Our primary subjects are a 16-year old girl named Marideth Bridges, an apprehensive, encyclopedia of knowledge accumulated from reading various almanacs and reference books. She takes solace in her computer, and would much rather be left to her own devices rather than venturing out into the rest of the world. For those unfamiliar with autism, she's about as close to the depiction of Rain Man as we get. There's also Jessica Sullivan, a 22-year old who has progressed greatly towards living life on her own; she even has a job at a local bakery with a specialty in hiring and helping high-functioning people on the autism spectrum. And then there's the precocious Caroline McKenzie, making her way through college.
It's refreshing that our three main characters are females with varying degrees of autism, mostly because men are more frequently diagnosed with the varying disorders. It gives a whole new perspective and illustration of the effects of autism than we've previously seen. In addition, following these teens on the cusp of adulthood just further goes to explain how this disorder effects the daily lives of those afflicted by it. For every success, there's a scary moment for our subjects, the most heartbreaking of which comes when Jessica gets reprimanded at work for her questionable interaction with employees, causing her to break down in tears, struggling to understand the sometimes tough to navigate work environment. It's just an obstacle that comes with the territory of autism, and it's frustrating and moving all at once. The tears will flow.
But thankfully, there are more tears of happiness and triumph. Whether it's seeing longtime friends Jessica and Caroline try on dresses in a sequence that's just as entertaining as any upbeat romantic comedy montage, but far more inspiring and moving. A smile will be permanently fixed upon your face as you see these young adults come of age before your very eyes. Our main female subjects aren't the only ones who take the spotlight, as plenty of young males are interviewed and highlighted throughout as well. It's amazing the kind of intimate access Shiva and her crew were given, especially considering how anxious these teens can get. The parents also offer some fantastic insight into living with and around autism.

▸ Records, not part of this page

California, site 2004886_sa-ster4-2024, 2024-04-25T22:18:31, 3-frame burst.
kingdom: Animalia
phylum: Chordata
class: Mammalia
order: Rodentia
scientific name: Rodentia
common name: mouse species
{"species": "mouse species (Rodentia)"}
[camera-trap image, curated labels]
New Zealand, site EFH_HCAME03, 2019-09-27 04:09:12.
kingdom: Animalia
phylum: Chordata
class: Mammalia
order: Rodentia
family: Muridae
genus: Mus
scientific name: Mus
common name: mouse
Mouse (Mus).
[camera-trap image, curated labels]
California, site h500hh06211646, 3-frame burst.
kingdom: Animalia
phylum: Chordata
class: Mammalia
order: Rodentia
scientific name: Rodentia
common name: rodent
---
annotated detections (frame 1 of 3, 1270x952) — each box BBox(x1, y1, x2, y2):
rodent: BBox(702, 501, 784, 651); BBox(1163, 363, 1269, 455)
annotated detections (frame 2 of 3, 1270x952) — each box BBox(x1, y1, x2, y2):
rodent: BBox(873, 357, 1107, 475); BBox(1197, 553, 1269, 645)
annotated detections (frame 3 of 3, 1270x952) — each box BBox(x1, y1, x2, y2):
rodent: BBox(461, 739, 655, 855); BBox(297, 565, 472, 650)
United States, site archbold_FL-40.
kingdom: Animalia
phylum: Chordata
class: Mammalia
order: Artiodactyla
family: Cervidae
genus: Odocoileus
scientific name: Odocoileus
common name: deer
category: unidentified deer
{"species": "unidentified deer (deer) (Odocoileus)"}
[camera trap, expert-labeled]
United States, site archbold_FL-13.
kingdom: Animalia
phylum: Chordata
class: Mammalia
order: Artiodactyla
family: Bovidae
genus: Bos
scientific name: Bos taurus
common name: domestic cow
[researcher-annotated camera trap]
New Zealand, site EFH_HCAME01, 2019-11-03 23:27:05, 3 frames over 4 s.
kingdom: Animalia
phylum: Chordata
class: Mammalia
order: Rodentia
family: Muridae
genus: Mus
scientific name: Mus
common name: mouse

How to Dance in Ohio is a rousing, affecting documentary that is innocent, pure and just lovely. I honestly can't remember being so overwhelmed with happiness and pride for people that I had no relationship with in real life. In addition to the wonderful feelings brought upon by this doc, it's also enlightening and educational about a disorder that many people still don't fully understand. Much like anybody, all these young adults want is to be understood, and in kind understand those around them. How to Dance in Ohio is a must-see, inspirational film that will open your eyes and warm your heart.